— Editor’s note: One in a series previewing Tuesday’s primary elections.
Muskogee County voters on Tuesday will narrow the field of Democratic candidates competing for the District 3 commissioner’s post or possibly select a winner.
Three candidates — no Republicans declared candidacies for the position — are jockeying for the position Dexter Payne has held since he was elected in 1997. Payne announced in March that he will step down at the end of his fourth full term.
Competing for the office are his son, local businessman and former City Councilor Kenny Payne, longtime Taft Mayor Lelia Davis and political newcomer Willie Keifer, a consultant and semi-retired auto service director. All three said roads and bridges are an important aspect of the job, but serving as a commissioner entails much more.
Overseeing the county’s annual budget, which has consistently been flat during the past several years, is one of those aspects. All three candidates competing for the District 3 post cited their budgeting and management experience as selling points for their candidacies.
Davis, who has the distinction of being the first black woman in the United States to be elected to a mayoral post, said she has dealt with budgets both large and small during her 30 years in the political arena. To make the county budget stretch, Davis said she would work to initiate a program that would put county and state prisoners to work for taxpayers.
“We have two prisons here (in Taft) and a big county jail with lots of people we can put to work,” Davis said, noting she would have no problem going to Oklahoma City or Washington seeking state and federal dollars to shore up the budget. “We have the equipment, all we need is to find some people who can oversee the work crews who can go out on these roads.”
Keifer said his professional experience in the private sector would enable him “to bring fresh ideas” to the office. New ideas, he said, is what Muskogee County needs to grow again.
“As the only candidate without previous government experience, I am free to bring fresh ideas from the private sector to government,” Keifer said. “I am not tied to past policies or decisions and can evaluate ideas solely on their merit.”
Payne said getting “the funding sources right” would be one of his top priorities if he is elected to the post. He said the completion of the county’s hazard mitigation plan — similar to what he helped pass for the city of Muskogee as city councilor — would open the doors for new opportunities for grant funds for county use.
“I think the main thing is to handle the county’s money wisely and get as much out of each dollar as we can,” Payne said, noting his experience on the city of Muskogee’s purchasing committee as proof of his capability to get that done. “I will be diligent to make sure that gets done and do everything I can to open doors to new funding opportunities.”

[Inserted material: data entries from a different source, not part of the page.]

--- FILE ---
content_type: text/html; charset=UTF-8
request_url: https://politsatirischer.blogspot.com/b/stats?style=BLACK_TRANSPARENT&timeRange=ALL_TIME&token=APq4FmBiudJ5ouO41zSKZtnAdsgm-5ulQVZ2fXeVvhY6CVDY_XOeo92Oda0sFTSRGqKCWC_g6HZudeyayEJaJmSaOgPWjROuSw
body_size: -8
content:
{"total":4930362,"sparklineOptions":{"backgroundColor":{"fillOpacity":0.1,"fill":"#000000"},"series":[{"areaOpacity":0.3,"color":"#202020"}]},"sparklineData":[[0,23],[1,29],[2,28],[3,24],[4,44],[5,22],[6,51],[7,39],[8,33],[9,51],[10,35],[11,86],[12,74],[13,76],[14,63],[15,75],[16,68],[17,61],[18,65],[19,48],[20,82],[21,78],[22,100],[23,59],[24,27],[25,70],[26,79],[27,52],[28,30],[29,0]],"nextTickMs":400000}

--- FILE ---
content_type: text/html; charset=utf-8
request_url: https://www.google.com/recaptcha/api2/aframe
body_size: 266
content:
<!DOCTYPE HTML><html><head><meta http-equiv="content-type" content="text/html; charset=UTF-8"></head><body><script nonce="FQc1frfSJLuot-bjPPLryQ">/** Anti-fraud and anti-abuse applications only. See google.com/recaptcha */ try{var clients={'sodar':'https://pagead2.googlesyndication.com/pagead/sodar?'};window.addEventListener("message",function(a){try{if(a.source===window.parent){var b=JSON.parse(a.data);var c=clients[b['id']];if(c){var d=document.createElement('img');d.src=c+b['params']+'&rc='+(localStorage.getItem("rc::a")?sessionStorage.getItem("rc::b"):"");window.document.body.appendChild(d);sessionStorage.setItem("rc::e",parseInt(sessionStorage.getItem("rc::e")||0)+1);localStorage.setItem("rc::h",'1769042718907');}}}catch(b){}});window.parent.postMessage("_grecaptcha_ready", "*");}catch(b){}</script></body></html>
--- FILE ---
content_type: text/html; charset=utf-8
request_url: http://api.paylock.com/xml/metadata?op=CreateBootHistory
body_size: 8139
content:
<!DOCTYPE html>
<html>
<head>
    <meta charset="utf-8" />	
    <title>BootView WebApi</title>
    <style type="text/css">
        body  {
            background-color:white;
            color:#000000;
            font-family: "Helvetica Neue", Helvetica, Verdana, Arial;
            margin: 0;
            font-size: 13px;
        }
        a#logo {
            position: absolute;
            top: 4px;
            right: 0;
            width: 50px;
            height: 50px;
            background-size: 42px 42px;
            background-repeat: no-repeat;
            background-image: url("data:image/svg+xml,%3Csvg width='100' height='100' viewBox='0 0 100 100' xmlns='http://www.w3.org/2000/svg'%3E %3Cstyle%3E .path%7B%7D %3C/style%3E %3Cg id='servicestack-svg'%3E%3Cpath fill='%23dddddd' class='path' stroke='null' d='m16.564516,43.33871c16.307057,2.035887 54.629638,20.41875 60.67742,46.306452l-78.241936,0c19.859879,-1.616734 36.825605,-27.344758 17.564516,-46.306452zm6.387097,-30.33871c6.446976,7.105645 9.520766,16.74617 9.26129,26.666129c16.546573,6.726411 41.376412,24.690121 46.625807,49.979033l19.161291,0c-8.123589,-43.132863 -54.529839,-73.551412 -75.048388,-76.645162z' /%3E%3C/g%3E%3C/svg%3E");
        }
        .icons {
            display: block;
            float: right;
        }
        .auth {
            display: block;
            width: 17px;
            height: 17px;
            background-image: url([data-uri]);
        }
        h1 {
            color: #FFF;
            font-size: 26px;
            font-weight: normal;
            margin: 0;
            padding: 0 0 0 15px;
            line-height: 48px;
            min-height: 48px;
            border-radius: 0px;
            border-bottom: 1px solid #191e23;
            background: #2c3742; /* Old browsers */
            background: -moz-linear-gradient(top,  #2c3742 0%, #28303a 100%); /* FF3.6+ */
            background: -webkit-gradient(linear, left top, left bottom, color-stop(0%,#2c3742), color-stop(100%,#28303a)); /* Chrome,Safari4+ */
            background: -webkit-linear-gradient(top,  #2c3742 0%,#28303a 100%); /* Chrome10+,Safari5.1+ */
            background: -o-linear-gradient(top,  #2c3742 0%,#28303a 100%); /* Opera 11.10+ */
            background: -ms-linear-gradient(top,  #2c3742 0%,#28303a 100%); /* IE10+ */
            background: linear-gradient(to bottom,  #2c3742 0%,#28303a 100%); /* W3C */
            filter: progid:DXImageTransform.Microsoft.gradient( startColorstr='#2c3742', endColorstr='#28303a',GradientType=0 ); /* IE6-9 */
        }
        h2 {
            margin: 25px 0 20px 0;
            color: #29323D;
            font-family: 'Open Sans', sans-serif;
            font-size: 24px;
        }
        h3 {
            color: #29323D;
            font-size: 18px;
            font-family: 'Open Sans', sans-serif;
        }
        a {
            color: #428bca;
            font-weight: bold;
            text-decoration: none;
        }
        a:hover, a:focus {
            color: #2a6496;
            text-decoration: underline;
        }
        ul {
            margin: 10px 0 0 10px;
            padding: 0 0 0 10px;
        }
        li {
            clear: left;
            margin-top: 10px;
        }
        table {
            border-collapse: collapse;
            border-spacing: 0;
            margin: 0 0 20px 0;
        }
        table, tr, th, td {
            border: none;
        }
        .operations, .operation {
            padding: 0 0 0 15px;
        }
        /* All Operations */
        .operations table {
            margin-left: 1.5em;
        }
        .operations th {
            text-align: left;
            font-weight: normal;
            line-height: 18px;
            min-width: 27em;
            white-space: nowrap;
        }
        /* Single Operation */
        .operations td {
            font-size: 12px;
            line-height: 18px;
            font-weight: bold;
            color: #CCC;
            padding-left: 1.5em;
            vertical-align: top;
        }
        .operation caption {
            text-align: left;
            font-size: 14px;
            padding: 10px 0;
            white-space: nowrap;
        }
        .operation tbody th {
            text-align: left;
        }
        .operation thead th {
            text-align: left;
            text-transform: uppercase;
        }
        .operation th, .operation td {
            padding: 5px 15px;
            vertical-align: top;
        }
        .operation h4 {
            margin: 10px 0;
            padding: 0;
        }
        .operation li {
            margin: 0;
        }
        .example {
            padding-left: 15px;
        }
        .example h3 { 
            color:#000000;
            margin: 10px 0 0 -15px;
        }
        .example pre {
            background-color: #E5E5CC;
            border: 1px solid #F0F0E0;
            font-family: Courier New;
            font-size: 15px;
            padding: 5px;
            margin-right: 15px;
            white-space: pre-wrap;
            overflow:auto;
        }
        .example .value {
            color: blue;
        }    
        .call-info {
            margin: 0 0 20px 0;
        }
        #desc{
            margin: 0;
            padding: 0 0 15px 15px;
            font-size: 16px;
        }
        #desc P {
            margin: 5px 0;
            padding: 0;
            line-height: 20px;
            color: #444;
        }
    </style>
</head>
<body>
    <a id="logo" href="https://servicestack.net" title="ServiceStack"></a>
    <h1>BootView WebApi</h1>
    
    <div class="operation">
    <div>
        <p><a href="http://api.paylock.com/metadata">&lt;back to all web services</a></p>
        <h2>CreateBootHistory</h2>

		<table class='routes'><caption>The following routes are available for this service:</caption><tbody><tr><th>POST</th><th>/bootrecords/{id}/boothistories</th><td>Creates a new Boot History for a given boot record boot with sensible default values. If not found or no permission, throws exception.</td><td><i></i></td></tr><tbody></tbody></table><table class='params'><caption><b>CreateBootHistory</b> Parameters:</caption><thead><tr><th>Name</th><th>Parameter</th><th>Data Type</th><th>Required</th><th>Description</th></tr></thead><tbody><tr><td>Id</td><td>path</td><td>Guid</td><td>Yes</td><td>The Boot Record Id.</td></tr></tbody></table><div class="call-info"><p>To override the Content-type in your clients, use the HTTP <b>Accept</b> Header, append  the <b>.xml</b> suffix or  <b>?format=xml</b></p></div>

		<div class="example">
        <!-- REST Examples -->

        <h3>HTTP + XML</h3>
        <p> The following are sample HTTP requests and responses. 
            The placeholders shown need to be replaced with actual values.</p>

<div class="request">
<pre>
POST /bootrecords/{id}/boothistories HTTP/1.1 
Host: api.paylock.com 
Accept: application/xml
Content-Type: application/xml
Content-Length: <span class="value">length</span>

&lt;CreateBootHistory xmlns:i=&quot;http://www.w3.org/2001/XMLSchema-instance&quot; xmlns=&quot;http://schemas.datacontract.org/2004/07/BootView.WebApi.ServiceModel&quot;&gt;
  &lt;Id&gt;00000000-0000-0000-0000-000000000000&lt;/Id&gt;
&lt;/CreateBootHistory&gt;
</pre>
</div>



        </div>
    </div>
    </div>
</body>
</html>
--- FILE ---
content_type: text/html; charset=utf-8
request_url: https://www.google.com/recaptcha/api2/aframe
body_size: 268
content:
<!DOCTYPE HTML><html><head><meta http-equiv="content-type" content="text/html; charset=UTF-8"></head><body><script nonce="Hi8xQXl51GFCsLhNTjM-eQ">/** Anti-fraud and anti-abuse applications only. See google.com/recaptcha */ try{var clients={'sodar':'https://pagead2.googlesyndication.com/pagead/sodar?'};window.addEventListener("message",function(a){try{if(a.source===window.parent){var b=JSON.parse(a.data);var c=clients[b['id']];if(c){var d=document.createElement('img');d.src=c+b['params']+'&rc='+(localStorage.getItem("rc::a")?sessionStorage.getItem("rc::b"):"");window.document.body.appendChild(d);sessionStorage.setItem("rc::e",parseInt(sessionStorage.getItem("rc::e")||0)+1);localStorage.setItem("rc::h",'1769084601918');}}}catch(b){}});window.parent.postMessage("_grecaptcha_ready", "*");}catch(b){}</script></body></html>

All three candidates cited the importance of having a good working relationship with Muskogee County residents and civic leaders in municipalities both large and small. Keifer pledged to meet monthly with all municipal leaders to help them resolve problems, while Davis and Payne said they would do what they can within the law to help town leaders upon request without being overbearing or imposing.
Voters may cast in-person absentee ballots from 8 a.m. to 6 p.m. Thursday and Friday and from 9 a.m. to 2 p.m. Saturday at the county election office. Precinct voting will be from 7 a.m. to 7 p.m. Tuesday.
If no candidate wins more than 50 percent of the primary vote, the two who earn the most votes will square off Aug. 26 in a runoff election, which will decide the incumbent’s successor.